What is it?
Arthritis is a complex family of musculoskeletal disorders consisting of more than 100 different diseases or conditions that destroy joints, bones, muscles, cartilage and other connective tissues, hampering or halting physical movement. Myositis is defined as the inflammation of muscles (“myo” means muscle and “itis” means inflammation). The inflammatory myopathies are a group of disorders characterized by inflammation and weakness mainly of the muscles closest to the trunk of the body (proximal muscles). These disorders include polymyositis, dermatomyositis and inclusion body myositis. Myositis may be associated with inflammation in other organs, including the joints, heart, lungs, intestines and skin.

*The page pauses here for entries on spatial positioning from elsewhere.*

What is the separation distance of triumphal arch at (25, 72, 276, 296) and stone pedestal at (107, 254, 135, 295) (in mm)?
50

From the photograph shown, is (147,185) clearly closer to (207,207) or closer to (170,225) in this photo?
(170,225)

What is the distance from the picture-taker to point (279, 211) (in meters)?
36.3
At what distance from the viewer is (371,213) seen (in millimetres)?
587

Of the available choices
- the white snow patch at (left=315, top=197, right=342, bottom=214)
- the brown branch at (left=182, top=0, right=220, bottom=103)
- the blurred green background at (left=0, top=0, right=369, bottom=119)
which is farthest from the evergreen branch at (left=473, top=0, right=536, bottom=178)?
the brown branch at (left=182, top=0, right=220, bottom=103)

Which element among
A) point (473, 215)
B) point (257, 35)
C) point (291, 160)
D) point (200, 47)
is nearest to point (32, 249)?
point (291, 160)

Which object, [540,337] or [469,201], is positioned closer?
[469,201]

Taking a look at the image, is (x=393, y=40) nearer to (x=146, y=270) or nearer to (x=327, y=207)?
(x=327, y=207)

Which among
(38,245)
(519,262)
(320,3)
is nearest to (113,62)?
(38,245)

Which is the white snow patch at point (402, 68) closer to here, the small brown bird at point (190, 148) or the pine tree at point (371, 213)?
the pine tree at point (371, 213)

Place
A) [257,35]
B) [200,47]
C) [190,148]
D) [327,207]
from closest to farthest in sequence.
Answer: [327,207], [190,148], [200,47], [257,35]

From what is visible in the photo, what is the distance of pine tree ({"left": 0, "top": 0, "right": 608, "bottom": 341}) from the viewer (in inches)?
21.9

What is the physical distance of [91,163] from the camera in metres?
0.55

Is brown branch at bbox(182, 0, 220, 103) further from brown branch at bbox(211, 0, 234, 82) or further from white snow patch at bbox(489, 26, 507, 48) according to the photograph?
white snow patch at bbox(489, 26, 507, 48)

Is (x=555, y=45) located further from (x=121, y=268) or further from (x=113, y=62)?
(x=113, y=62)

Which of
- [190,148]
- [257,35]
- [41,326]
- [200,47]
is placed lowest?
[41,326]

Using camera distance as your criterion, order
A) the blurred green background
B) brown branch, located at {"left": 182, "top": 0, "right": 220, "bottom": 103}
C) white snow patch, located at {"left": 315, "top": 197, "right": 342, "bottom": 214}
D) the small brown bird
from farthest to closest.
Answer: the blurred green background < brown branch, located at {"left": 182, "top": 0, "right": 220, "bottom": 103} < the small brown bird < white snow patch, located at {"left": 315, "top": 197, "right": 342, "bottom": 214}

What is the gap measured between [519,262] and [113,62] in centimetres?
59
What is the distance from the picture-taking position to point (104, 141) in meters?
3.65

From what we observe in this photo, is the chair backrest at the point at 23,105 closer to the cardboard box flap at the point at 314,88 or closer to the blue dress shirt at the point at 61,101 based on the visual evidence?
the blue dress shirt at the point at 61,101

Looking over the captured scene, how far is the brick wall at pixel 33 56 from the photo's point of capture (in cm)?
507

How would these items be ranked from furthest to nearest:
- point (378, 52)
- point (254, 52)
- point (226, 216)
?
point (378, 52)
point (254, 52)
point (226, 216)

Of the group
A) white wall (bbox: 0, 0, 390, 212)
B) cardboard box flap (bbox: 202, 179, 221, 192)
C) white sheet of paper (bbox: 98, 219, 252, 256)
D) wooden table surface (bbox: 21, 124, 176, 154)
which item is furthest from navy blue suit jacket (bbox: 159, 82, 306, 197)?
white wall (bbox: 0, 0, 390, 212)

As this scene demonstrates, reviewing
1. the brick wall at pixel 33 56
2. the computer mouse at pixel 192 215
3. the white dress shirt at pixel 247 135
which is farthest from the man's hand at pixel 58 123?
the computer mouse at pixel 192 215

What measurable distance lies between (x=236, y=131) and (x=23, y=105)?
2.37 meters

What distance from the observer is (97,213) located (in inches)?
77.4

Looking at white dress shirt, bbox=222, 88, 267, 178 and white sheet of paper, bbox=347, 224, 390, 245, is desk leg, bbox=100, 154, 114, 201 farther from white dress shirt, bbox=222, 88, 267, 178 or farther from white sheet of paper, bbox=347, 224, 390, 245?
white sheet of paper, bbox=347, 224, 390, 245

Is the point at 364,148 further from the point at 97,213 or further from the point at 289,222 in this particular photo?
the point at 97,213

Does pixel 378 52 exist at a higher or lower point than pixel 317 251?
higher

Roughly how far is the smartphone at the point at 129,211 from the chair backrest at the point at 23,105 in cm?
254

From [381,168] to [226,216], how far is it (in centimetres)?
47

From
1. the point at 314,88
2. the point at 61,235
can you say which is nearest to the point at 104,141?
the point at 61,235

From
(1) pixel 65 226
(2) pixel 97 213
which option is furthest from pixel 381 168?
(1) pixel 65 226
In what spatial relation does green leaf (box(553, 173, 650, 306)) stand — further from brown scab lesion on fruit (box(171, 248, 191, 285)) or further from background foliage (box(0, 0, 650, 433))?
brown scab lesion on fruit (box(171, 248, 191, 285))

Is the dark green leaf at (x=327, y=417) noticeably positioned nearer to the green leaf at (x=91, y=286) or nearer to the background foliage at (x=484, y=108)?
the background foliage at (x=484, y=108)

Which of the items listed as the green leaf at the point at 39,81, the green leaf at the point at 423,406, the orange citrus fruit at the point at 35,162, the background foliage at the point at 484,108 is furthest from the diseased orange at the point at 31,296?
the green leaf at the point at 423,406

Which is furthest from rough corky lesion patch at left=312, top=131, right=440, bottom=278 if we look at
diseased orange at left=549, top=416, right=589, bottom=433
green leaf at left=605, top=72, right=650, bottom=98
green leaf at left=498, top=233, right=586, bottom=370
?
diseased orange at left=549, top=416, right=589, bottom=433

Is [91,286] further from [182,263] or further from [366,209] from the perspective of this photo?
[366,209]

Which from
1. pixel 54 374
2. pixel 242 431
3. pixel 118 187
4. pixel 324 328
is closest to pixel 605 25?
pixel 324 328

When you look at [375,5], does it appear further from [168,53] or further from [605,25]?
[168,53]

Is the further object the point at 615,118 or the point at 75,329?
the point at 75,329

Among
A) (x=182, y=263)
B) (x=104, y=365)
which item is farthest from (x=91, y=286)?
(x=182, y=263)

In dermatomyositis, a rash develops in addition to the muscle inflammation.
What are the effects?
Each of the disorders associated with Myositis have different effects.
Characteristics of Polymyositis can include:
- Flares: Flares usually are recognized by increasing symptoms of muscle weakness, fatigue, skin changes or arthritis.

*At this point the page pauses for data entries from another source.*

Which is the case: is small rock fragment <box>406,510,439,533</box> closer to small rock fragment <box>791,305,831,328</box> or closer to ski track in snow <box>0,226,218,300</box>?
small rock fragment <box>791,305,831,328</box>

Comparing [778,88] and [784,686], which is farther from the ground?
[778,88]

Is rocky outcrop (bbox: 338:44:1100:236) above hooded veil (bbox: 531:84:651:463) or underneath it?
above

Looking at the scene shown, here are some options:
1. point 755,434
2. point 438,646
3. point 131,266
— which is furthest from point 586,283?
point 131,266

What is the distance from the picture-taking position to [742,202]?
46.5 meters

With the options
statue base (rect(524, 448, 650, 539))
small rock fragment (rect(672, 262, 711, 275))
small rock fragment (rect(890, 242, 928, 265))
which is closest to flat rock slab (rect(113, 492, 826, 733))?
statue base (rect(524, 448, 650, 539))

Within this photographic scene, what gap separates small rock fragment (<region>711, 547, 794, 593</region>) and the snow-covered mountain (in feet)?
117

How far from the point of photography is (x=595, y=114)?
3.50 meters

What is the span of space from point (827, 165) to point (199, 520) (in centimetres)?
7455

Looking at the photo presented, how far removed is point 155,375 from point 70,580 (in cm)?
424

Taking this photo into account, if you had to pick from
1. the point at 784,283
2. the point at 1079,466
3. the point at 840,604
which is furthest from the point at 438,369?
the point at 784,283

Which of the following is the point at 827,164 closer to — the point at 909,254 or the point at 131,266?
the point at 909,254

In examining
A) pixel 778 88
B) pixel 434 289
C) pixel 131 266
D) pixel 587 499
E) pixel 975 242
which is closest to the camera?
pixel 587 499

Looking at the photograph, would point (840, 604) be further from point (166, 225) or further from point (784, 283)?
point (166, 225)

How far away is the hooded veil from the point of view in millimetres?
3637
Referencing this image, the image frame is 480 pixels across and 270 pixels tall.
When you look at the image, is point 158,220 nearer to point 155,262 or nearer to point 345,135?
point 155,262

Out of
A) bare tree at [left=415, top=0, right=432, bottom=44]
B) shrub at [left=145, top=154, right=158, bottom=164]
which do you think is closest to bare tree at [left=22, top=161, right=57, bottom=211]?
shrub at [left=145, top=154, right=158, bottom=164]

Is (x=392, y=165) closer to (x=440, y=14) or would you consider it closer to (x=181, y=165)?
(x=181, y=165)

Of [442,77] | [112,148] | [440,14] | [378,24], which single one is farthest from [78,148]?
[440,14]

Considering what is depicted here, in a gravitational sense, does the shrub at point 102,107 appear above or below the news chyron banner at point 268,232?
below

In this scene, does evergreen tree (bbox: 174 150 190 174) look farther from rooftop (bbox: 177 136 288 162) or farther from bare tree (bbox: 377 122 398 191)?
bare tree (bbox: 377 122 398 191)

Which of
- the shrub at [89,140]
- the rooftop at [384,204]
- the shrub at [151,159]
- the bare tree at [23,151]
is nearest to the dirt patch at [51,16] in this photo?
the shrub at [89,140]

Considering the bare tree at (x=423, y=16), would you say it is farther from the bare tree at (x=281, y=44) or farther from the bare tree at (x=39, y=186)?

- Proximal muscle weakness: Symmetric weakness of the large muscles closest to the trunk of the body is the main symptom of polymyositis. Initially, hips, thighs and shoulders are commonly affected. Shoulder and pelvic girdle muscles are most severely affected. The weakness may make it difficult to lift heavy objects, climb stairs, or lift your arm to comb hair or put on a coat.
- Lung problems: Polymyositis can cause weakness of the muscles required for breathing. It may also cause fibrosis (build up of excessive scars tissue) of the lungs, which results in coughing and shortness of breath.
- Systemic symptoms: You may experience fever, weight loss, general malaise and Raynaud’s phenomenon (an extreme sensitivity and discoloration to cold, especially in your fingers).
- Joint pain: Pain in the joints commonly occurs during periods when the disease is active, but the joints are not usually warm or swollen.
Dermatomyositis is an inflammatory muscle disease, like polymyositis; however, it has a somewhat severe onset and affects both children and adults. Clinical features of dermatomyositis include all those of polymyositis, plus a variety of skin manifestations.
Juvenile dermatomyositis differs from the adult form because of the coexistence of vasculitis (inflammation of blood vessels), calcium deposits and defective metabolism of fat. In juvenile dermatomyositis, the skin lesions and weakness almost always occur at the same time, but the severity and progression of each symptom varies from patient to patient.
Inclusion body myositis mainly affects older individuals. The symptoms begin and progress slowly. Symptoms often are present for five to six years before diagnosis. Swallowing difficulties are noted in more than 20 percent of patients. As muscle weakness becomes severe, it is accompanied by muscle wasting and diminished deep-tendon reflexes. Unlike polymyositis and dermatomyositis, the muscle weakness is often not as symmetric, and may be prominent in the smaller muscles of the forearms and calfs.
How is it diagnosed?
To diagnose myositis, your doctor will ask you a series of questions about your symptoms, perform a physical exam and order several laboratory tests.
What are the treatment options?
Treatments can include rest, physical therapy and medications such as corticosteroids or DMARDS.